### The problem
Repeat each line of the material exactly.

### Dataset records
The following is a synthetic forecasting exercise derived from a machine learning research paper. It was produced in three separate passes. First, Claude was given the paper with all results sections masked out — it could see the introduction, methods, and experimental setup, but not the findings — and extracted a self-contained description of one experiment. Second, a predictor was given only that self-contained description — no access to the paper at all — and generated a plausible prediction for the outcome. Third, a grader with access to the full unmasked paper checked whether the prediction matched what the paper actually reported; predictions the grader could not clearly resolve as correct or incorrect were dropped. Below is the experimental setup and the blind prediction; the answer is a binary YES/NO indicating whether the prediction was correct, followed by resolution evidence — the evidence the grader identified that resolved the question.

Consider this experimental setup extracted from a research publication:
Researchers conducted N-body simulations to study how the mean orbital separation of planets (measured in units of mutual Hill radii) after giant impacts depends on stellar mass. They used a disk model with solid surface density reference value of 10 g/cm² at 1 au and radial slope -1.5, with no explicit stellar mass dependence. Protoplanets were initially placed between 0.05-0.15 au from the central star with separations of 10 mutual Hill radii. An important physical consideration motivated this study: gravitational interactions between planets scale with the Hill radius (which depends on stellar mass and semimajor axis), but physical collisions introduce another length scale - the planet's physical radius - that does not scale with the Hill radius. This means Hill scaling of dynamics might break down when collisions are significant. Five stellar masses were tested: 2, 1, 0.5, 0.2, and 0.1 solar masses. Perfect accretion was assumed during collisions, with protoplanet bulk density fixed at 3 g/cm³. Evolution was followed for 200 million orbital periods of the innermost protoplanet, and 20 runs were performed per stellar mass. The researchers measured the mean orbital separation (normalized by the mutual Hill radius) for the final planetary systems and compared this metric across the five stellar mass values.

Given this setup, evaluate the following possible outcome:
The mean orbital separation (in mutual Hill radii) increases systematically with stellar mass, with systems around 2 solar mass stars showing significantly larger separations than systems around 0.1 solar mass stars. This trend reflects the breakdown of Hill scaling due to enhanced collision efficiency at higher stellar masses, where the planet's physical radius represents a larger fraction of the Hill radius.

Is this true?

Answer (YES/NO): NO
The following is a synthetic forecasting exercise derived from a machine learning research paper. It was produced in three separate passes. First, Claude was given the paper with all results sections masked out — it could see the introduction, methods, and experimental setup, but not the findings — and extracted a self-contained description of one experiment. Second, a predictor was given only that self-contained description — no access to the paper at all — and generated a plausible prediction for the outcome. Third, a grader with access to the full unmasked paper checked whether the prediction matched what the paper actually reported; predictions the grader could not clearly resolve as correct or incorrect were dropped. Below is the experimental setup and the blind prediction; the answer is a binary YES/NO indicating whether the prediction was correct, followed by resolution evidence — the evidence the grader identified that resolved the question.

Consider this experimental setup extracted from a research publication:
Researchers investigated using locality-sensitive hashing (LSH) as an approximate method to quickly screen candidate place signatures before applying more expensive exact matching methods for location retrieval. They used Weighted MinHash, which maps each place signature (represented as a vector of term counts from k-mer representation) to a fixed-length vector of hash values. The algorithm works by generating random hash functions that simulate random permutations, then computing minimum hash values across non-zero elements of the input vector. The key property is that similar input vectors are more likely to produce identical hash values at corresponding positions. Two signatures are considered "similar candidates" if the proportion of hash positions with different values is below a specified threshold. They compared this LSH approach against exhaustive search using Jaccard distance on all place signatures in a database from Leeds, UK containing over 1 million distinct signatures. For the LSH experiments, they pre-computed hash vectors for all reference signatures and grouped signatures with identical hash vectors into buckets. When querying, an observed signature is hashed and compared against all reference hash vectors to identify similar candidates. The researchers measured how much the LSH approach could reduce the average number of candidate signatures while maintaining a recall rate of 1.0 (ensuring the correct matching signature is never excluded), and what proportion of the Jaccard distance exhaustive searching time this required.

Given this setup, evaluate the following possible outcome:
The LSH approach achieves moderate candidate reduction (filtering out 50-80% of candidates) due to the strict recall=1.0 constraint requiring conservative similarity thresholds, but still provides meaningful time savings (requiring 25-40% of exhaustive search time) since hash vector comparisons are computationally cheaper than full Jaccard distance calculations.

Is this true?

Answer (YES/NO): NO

### Result below
The following is a synthetic forecasting exercise derived from a machine learning research paper. It was produced in three separate passes. First, Claude was given the paper with all results sections masked out — it could see the introduction, methods, and experimental setup, but not the findings — and extracted a self-contained description of one experiment. Second, a predictor was given only that self-contained description — no access to the paper at all — and generated a plausible prediction for the outcome. Third, a grader with access to the full unmasked paper checked whether the prediction matched what the paper actually reported; predictions the grader could not clearly resolve as correct or incorrect were dropped. Below is the experimental setup and the blind prediction; the answer is a binary YES/NO indicating whether the prediction was correct, followed by resolution evidence — the evidence the grader identified that resolved the question.

Consider this experimental setup extracted from a research publication:
Researchers conducted N-body simulations to study how the mean orbital separation of planets (measured in units of mutual Hill radii) after giant impacts depends on stellar mass. They used a disk model with solid surface density reference value of 10 g/cm² at 1 au and radial slope -1.5, with no explicit stellar mass dependence. Protoplanets were initially placed between 0.05-0.15 au from the central star with separations of 10 mutual Hill radii. An important physical consideration motivated this study: gravitational interactions between planets scale with the Hill radius (which depends on stellar mass and semimajor axis), but physical collisions introduce another length scale - the planet's physical radius - that does not scale with the Hill radius. This means Hill scaling of dynamics might break down when collisions are significant. Five stellar masses were tested: 2, 1, 0.5, 0.2, and 0.1 solar masses. Perfect accretion was assumed during collisions, with protoplanet bulk density fixed at 3 g/cm³. Evolution was followed for 200 million orbital periods of the innermost protoplanet, and 20 runs were performed per stellar mass. The researchers measured the mean orbital separation (normalized by the mutual Hill radius) for the final planetary systems and compared this metric across the five stellar mass values.

Given this setup, evaluate the following possible outcome:
The mean orbital separation (in mutual Hill radii) increases systematically with stellar mass, with systems around 2 solar mass stars showing significantly larger separations than systems around 0.1 solar mass stars. This trend reflects the breakdown of Hill scaling due to enhanced collision efficiency at higher stellar masses, where the planet's physical radius represents a larger fraction of the Hill radius.

Is this true?

Answer (YES/NO): NO
The following is a synthetic forecasting exercise derived from a machine learning research paper. It was produced in three separate passes. First, Claude was given the paper with all results sections masked out — it could see the introduction, methods, and experimental setup, but not the findings — and extracted a self-contained description of one experiment. Second, a predictor was given only that self-contained description — no access to the paper at all — and generated a plausible prediction for the outcome. Third, a grader with access to the full unmasked paper checked whether the prediction matched what the paper actually reported; predictions the grader could not clearly resolve as correct or incorrect were dropped. Below is the experimental setup and the blind prediction; the answer is a binary YES/NO indicating whether the prediction was correct, followed by resolution evidence — the evidence the grader identified that resolved the question.

Consider this experimental setup extracted from a research publication:
Researchers investigated using locality-sensitive hashing (LSH) as an approximate method to quickly screen candidate place signatures before applying more expensive exact matching methods for location retrieval. They used Weighted MinHash, which maps each place signature (represented as a vector of term counts from k-mer representation) to a fixed-length vector of hash values. The algorithm works by generating random hash functions that simulate random permutations, then computing minimum hash values across non-zero elements of the input vector. The key property is that similar input vectors are more likely to produce identical hash values at corresponding positions. Two signatures are considered "similar candidates" if the proportion of hash positions with different values is below a specified threshold. They compared this LSH approach against exhaustive search using Jaccard distance on all place signatures in a database from Leeds, UK containing over 1 million distinct signatures. For the LSH experiments, they pre-computed hash vectors for all reference signatures and grouped signatures with identical hash vectors into buckets. When querying, an observed signature is hashed and compared against all reference hash vectors to identify similar candidates. The researchers measured how much the LSH approach could reduce the average number of candidate signatures while maintaining a recall rate of 1.0 (ensuring the correct matching signature is never excluded), and what proportion of the Jaccard distance exhaustive searching time this required.

Given this setup, evaluate the following possible outcome:
The LSH approach achieves moderate candidate reduction (filtering out 50-80% of candidates) due to the strict recall=1.0 constraint requiring conservative similarity thresholds, but still provides meaningful time savings (requiring 25-40% of exhaustive search time) since hash vector comparisons are computationally cheaper than full Jaccard distance calculations.

Is this true?

Answer (YES/NO): NO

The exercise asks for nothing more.